- WHAT TO WORK ON -
Could you extend the essay below on pre-Columbian America, Charles Mann, and Jared Diamond, starting right after its final sentence?

- TEXT BLOCK -
Processing Charles Mann & Jared Diamond

I’m particularly interested in the Americas before they were the Americas, that is, before the Europeans arrived and took over and pretty much ruined everything, either enslaved, murdered, raped (or all three) most of the people living in the Americas at the time. There’s a book I read a bit ago, 1491, about this very momentous period. In it, the author, Charles Mann, a science journalist, claims that past accountings of the number of people living in the Americas before the Europeans laid anchor has been off by millions. In fact, the American cities of Tenotchilcán and others were home to more people in their day than the European gems of Paris and London.

In the year 1491, the world population was roughly 500 million of whom at least 100 million lived in the New World. This is a lot more people than we were told about when we were in grade school. A whole lot more.

The book goes on to explore who they were, what happened to them, and why “traditional” “American” “history” hasn’t heretofore told their “real” story. Sorry for all of the double quotes but much of this is pretty controversial/political albeit, in my assessment, it all rings quite true.

The Spanish desecrated the New World. How? Jared Diamond attempts to explain the current power hierarchy and world order through his wicked trio of causative agents: guns, germs, and steel. Much the same scenario unfolded in the New World when the Spanish arrived although germs seemed the most virulent of the three, and ironically the least intentional.

The Spanish didn’t realize how protected they were from the diseases they inadvertently carried with them. Years of living with swine and a slew of other domesticated animals will do that for you.

The people living in the New World in 1491 had no domesticated animals but the llama and the llama only lived among people in the Andes. The bound between human and llama was certainly nothing like that between human and pig or human and horse.

Diseases are clever and highly adaptive creatures. In order to survive, many will cross the human – animal divide and change themselves through mutation to infect and affect humans. This is very much what happened in terms of the germs and diseases of the Europeans. Small pox, for instance, leapt from its original animal hosts to humans. Europeans, living as they did quite intimately with a variety of domesticated animals, either died from such diseases or developed a pretty hardy immunity to them.

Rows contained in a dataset
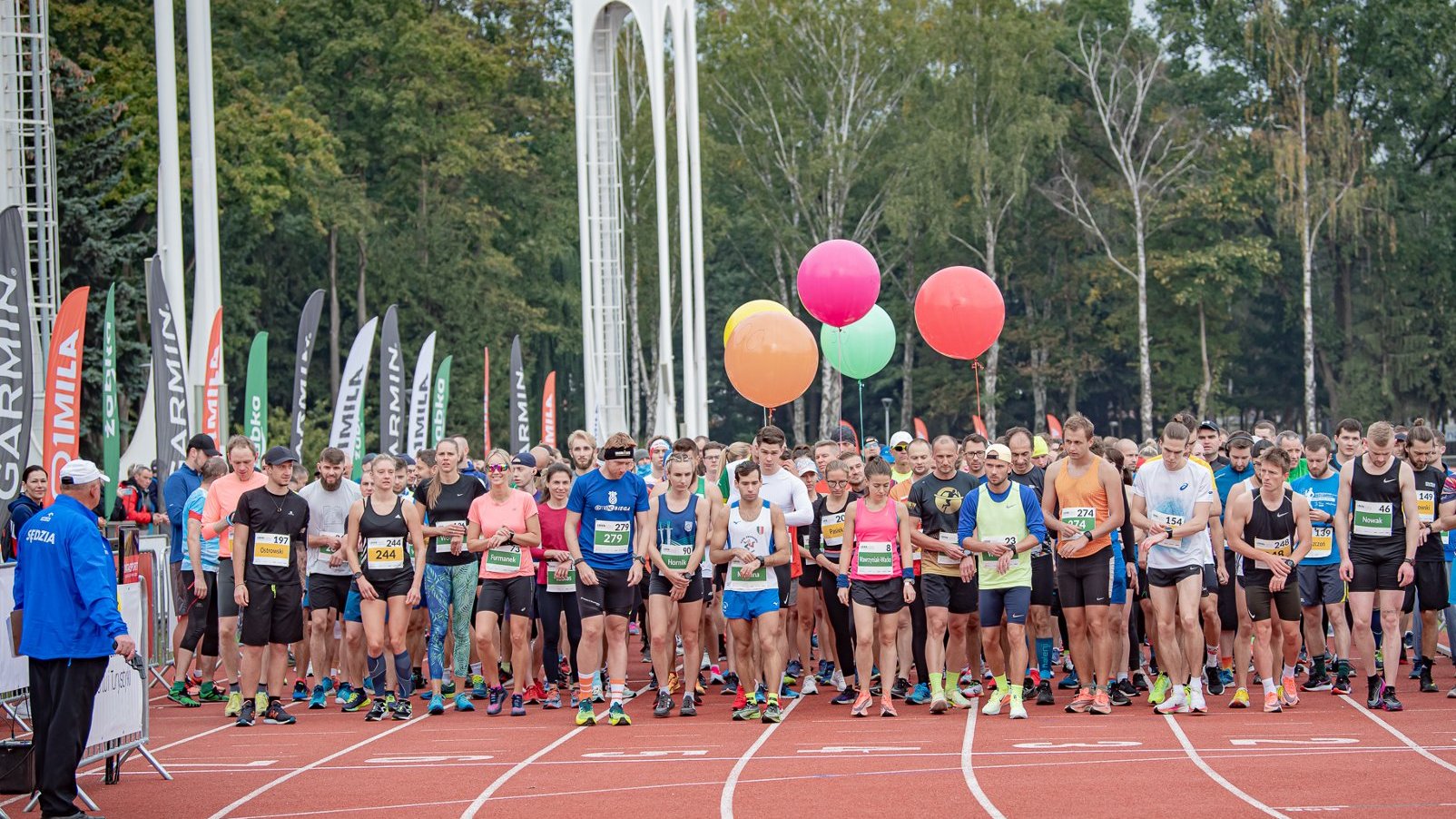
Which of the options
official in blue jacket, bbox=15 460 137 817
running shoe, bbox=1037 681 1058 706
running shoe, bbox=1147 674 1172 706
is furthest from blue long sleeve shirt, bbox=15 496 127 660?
running shoe, bbox=1147 674 1172 706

- ANSWER TO THE PROBLEM -
These mechanisms were not at work in the New World and, thus, when the Europeans arrived their diseases frenetically unfurled themselves on a fresh, defenseless population.

An idea from Mann’s work that resonates with me is what have we, as humanity, lost in this “encounter” (what a seemingly benign label for such a horrific historic moment; is “clash” better?) between Old World and New? If the native population declined (like “encounter,” “declined” is similarly offensively bland given what it masks) by 95 percent in the first one hundred years of “contact,” what irreplaceable elements of their history, art, ideas, religion, cosmology, philosophy, and even humor have we lost?

Who were these people who built massive pyramids many of which we still don’t know their reason or rhyme or intended use? Who were these people who built such monumental works of gigantic architecture without draft animals or the wheel? Who were these people who predicted lunar eclipses and developed a calendar more accurate than our own? Who domesticated corn, potatoes, tomatoes, chocolate, coffee, and avocados? Who were these people who traveled through the Bering Strait 20,000 or 14,000 or 7,000 years ago? Or did they come across the Pacific in little reed boats? Or was it a combination of both? What languages are lost? What stories? What have we lost?